::: Material supplied
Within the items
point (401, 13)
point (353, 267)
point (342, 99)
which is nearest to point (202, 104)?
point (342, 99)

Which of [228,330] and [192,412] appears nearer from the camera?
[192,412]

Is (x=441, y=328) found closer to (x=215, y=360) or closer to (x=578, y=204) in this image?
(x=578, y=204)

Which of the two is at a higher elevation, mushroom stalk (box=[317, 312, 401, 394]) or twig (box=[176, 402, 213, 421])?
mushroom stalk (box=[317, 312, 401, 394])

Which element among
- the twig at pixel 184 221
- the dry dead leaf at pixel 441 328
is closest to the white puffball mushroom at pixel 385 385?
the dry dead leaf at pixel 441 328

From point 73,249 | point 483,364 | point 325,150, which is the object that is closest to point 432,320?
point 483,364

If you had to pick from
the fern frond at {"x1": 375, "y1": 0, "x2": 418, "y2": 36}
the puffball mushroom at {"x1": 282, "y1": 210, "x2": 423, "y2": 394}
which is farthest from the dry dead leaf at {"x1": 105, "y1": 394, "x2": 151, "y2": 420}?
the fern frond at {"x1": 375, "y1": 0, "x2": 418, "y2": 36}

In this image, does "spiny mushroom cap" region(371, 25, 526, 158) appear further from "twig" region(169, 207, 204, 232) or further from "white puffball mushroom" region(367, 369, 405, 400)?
::::::
**Task directions:** Reproduce every row above word for word.

**Result for this exercise:**
Within the items
point (401, 13)
point (353, 267)
point (342, 99)
which is nearest to point (202, 104)?
point (342, 99)

Which of [228,330] and [192,412] appears nearer from the camera?
[192,412]

Is (x=441, y=328) found closer to (x=215, y=360) or closer to (x=578, y=204) in this image?
(x=578, y=204)

Which of the two is at a higher elevation, mushroom stalk (box=[317, 312, 401, 394]) or twig (box=[176, 402, 213, 421])?
mushroom stalk (box=[317, 312, 401, 394])

Which element among
- the twig at pixel 184 221
- the dry dead leaf at pixel 441 328
is closest to the white puffball mushroom at pixel 385 385?
the dry dead leaf at pixel 441 328

From point 73,249 | point 483,364 | point 325,150, which is the object that is closest to point 432,320?
point 483,364

If you had to pick from
the fern frond at {"x1": 375, "y1": 0, "x2": 418, "y2": 36}
the puffball mushroom at {"x1": 282, "y1": 210, "x2": 423, "y2": 394}
which is farthest from the dry dead leaf at {"x1": 105, "y1": 394, "x2": 151, "y2": 420}?
the fern frond at {"x1": 375, "y1": 0, "x2": 418, "y2": 36}

In this image, does "spiny mushroom cap" region(371, 25, 526, 158) appear further from "twig" region(169, 207, 204, 232) or further from "white puffball mushroom" region(367, 369, 405, 400)?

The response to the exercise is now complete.